01.02.2016 / Andacht zum Monatsspruch

Wer nicht vergibt...

…schadet vor allem sich selbst.


Und wenn ihr steht und betet, so vergebt, wenn ihr etwas gegen jemanden habt, damit auch euer Vater, der in den Himmeln ist, euch eure Übertretungen vergebe. – Markus 11,25-26

Was für eine bizarre Vorstellung. Die Kausalität zwischen selbst vergeben und von Gott vergeben bekommen, löst schnell die Frage nach der konditionslosen Gnade Gottes aus. Die ist uns ja versprochen, auf sie können wir uns verlassen. Stimmt auch. Gottes Gnade hängt nicht von unserem Tun ab. Wenn sie es täte, wäre es keine Gnade mehr. Wir können sie nicht erwirken. James I. Packer schrieb dazu:

Wir können nichts tun, damit Gott uns mehr liebt. Wir können aber auch nichts tun, dass Gott uns weniger liebt. – James I. Packer

An diese unglaubliche Wahrheit muss ich immer wieder denken. Und das muss ich deshalb, weil sie mir hilft, Gott, mich selbst und die Menschen um mich herum besser zu verstehen. Ich bin schließlich einer, der die Gnade Gottes, also seine unverdiente Freundlichkeit inklusive kompletter Schuldenvergebung, von Grund auf genießt. Ich könnte ohne diese Haltung Gottes nicht leben. Ohne sie wäre ich zum Scheitern verurteilt. Aber genau das wendet Gott durch seine Vergebung ab.
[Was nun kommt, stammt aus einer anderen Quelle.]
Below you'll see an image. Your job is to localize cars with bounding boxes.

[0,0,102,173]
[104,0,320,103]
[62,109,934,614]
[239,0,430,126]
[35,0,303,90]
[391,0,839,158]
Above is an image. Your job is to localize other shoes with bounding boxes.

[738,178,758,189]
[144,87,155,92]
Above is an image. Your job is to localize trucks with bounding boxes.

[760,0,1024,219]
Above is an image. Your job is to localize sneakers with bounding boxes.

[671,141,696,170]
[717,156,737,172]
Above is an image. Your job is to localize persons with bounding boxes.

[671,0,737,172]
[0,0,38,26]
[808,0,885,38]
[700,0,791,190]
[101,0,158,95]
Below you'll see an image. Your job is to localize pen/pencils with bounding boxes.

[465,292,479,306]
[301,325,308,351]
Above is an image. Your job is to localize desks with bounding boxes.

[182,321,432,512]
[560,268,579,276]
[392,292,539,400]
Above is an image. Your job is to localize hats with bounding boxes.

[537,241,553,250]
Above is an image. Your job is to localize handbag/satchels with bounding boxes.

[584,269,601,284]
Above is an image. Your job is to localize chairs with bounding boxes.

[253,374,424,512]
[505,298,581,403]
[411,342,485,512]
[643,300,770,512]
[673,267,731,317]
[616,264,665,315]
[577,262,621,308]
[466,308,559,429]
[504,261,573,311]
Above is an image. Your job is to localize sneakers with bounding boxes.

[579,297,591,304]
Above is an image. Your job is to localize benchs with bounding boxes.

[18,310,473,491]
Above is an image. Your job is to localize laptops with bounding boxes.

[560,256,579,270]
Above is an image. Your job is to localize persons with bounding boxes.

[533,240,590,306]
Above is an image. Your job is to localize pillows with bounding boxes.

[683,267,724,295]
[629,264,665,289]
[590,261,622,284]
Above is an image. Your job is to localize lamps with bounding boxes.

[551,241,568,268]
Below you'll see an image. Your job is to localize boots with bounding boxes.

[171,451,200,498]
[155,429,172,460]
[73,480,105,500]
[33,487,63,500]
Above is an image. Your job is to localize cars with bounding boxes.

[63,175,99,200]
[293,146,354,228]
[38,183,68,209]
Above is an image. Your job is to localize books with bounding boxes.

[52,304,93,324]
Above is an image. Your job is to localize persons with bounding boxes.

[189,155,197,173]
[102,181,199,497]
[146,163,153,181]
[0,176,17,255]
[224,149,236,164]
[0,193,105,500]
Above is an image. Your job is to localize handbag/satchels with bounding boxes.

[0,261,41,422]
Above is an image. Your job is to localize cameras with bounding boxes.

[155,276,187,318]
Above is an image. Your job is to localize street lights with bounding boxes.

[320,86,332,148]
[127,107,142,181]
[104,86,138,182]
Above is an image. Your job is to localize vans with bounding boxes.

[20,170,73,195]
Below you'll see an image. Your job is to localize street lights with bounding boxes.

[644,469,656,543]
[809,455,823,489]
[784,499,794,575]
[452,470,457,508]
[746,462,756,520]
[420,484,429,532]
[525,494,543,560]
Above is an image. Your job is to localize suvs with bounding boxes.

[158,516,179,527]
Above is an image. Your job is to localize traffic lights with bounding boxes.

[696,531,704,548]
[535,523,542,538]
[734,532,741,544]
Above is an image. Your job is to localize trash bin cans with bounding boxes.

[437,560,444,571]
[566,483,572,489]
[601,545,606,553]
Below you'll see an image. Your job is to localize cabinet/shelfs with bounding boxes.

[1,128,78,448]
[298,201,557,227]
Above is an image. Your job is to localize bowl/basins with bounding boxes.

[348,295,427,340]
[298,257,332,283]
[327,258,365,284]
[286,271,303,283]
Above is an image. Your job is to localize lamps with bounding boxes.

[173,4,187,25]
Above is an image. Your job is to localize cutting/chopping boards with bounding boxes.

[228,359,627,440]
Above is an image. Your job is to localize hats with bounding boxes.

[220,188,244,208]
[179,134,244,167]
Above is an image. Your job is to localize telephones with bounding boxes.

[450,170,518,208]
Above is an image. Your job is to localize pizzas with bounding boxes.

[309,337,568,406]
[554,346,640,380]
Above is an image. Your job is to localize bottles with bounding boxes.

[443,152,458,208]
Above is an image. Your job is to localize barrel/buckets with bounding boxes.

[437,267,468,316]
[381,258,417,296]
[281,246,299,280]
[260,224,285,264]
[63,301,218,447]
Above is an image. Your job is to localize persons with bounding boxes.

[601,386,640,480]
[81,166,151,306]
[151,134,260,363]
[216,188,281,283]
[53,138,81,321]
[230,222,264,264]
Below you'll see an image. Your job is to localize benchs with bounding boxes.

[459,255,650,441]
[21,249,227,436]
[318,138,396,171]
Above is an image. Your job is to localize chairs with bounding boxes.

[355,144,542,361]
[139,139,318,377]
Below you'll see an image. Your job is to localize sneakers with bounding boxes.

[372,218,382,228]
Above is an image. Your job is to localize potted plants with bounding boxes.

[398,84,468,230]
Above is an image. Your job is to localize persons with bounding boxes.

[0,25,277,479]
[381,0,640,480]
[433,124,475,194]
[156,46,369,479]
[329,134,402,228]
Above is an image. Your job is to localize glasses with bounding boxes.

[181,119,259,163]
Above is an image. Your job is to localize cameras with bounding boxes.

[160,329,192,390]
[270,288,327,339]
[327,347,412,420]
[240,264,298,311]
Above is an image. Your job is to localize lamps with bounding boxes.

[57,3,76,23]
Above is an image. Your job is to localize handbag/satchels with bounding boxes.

Wenn ich also mit Gott im vertrauten Zwiegespräch bin, dann kann ich nicht an der komplexen Herausforderung vorbeischauen, dass es möglicherweise Menschen gibt, die mir wehgetan haben und die ich nun bewusst oder unbewusst, durch mein Festhalten an deren Schuld bestrafen will. Es war auf dem Gästeklo in der Wohnung von Bekannten, als mir eine Postkarte mit folgendem Spruch ins Auge fiel: „Wer nicht vergibt, bestraft nur sich selbst“.

Es ist meine Entscheidung, wie ich mit der Schuld anderer umgehe

Wir Menschen haben bisweilen eine sehr eigenwillige Definition davon, was es heißt, etwas zu tun. Wir berufen uns darauf, dass unser Handeln im Sinne des großen, gültigen Sola Gratia keine Auswirkung darauf haben, wie Gott uns sieht. Aber wir sollten nicht den Fehler begehen, zu glauben, dass uns damit eine harte Haltung des eigenen Herzens erlaubt wäre.

Vor einigen Jahren war ich in der Situation, dass ich jemandem Schuld zuwies. Natürlich berechtigt, aus meiner Perspektive jedenfalls. Es war eine schwere Schuld, die in der Konsequenz mein Leben komplett umgestaltet hat. Deshalb hegte ich großen Groll auf den, der mir das angetan hatte. Mitten in dieser Zeit des Grolls sollte ich in einem völlig anderen Kontext eine Predigt in einer Reihe halten. Das Thema war vorgegeben und hieß „Vergebung“. Dabei bildeten just die Worte aus dem Markusevangelium Kapitel 11 die Grundlage. Und die sagten mir ganz klar: Wenn ich dem anderen die Schuld nicht vergebe, schade ich mir selbst, weil mein Herz hart wird und leidet. Es leidet auch deshalb, weil Gott sich festlegt: Wenn ich nicht vergebe, vergibt er mir auch nicht. Meine Wahl.

Ich war erschüttert, als mir klar wurde, dass, egal, was andere mir angetan hatten, ich es war, der entscheidet, wie meine Seele weiter lebt und atmet.

In wild tobendem Aufruhr oder in zur Ruhe kommender Sorgfalt. Wer nicht vergibt, bestraft sich selbst. Vor allem auch damit, dass Gott das eigene Schuldenkonto nicht ausgleichen kann. Weil der Zugriff verweigert ist.